The problem for me using XP under VBox is an executable file on a shared Linux filesystem isn't executable--you have to copy it over to the local XP drive. Bit of a bother, there.

Under the old DOSEMU, you used to be able to run PKZIP without any special switches, now you have to disable 32-bit mode (-3 option) explicitly.
 
Last edited:
How well does it support Linux (long, special characters) file names? It's been a long time since I looked at it--how well does it support 32-bit DPMI?
 
People may wish to look at https://github.com/stsp/dosemu2 as it's where all current Dosemu development is going on. As others have stated, some Linux kernel security tightening has made the 1.4.0.x version in most repos less straightforward to use, Dosemu2 has been rewritten to avoid those issues where possible on 32bit kernels, and on 64bit platforms it uses the kernel's kvm module for near native speed. For Ubuntu there's a PPA https://launchpad.net/~dosemu2/+archive/ubuntu/ppa

Hope it helps.
 
Well, DOSEMU2 installs, but is going to take a heckua lot of reading as it doesn't work quite the same way. I've already discovered the -dumb flag.
 
I installed and tried DOSBOX. Maybe someone can solve this problem:

I want to run it in an xterm window, complete with editing (via mouse). I can do this in VirtualBox and DOSEMU, but the window that DOSBOX runs in has no editing menu, nor does it allow me to change the displayed font (I'm using a WQHD monitor, so the DOSBOX window is very small).
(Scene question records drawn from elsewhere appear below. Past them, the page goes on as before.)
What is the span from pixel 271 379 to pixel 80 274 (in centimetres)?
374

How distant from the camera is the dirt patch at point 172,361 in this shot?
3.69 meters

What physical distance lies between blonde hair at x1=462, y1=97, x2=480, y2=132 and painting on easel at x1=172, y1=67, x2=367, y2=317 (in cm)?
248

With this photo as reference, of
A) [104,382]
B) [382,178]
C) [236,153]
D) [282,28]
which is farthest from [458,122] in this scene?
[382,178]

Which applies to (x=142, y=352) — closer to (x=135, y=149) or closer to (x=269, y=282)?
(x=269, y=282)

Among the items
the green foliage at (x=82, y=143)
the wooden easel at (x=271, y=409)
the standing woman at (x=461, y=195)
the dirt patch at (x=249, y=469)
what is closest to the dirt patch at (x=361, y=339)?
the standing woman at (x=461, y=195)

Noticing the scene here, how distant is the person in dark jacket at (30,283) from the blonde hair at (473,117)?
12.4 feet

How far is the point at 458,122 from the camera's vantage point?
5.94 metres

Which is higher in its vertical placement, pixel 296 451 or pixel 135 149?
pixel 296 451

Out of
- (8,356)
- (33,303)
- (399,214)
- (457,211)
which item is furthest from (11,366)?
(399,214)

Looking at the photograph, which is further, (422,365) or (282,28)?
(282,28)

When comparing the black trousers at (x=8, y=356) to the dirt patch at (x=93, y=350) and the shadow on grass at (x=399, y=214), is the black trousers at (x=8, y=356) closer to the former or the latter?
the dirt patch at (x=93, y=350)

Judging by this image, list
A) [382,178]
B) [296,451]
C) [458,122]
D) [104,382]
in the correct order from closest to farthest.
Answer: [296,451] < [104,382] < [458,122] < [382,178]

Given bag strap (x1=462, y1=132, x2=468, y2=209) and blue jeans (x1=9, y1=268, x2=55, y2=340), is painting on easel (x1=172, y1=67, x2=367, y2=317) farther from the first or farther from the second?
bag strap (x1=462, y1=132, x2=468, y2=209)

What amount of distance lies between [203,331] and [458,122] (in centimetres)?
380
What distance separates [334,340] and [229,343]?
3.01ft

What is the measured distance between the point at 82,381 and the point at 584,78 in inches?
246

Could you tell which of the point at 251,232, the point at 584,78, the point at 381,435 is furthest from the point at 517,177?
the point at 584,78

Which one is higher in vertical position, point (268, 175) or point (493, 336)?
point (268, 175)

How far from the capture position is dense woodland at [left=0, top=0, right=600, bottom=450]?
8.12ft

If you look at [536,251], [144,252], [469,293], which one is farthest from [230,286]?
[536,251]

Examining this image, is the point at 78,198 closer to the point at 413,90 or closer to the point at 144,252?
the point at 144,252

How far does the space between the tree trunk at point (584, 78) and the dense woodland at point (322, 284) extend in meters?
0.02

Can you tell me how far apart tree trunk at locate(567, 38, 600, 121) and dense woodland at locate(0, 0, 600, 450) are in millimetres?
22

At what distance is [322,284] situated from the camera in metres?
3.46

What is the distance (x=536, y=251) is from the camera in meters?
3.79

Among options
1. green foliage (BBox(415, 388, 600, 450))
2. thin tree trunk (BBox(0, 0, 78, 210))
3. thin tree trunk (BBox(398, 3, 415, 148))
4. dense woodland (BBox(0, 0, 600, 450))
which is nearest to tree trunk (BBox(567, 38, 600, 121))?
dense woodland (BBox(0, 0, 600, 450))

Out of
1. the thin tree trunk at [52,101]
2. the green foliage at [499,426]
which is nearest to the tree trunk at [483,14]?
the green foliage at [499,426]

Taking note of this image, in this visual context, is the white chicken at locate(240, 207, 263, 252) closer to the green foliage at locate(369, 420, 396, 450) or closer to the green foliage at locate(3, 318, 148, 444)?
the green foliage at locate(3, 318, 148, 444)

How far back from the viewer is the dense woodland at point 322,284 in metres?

I installed DOSEMU2. It's close, but how does one get a delete or backspace key that works? Not even Ctrl-H works.
 
Dosemu2 has several display modes:
-X X-windows
-S SDL
-t terminal (slang)
-td terminal (dumb)

It sounds like you are using -td mode, that's mainly used for running a DOS command and capturing its output back in Linux which is useful for using old DOS compilers etc. If for some reason you need to run in an xterm, then -t is probably a better option, certainly the backspace key works there for me. Other than that both SDL and X-Windows modes allow cut and paste both within the window and to the host, although somewhat unintuitively you need to hold the left shift key down whilst doing this.
 
I installed and tried DOSBOX. Maybe someone can solve this problem:

I want to run it in an xterm window, complete with editing (via mouse). I can do this in VirtualBox and DOSEMU, but the window that DOSBOX runs in has no editing menu, nor does it allow me to change the displayed font (I'm using a WQHD monitor, so the DOSBOX window is very small).

I installed DOSEMU2. It's close, but how does one get a delete or backspace key that works? Not even Ctrl-H works.

If you absolutely need that, then no, DOSBOX won't work for you. It provides an emulation of the PC's video over SDL, so it's strictly a graphical window, no cut and paste.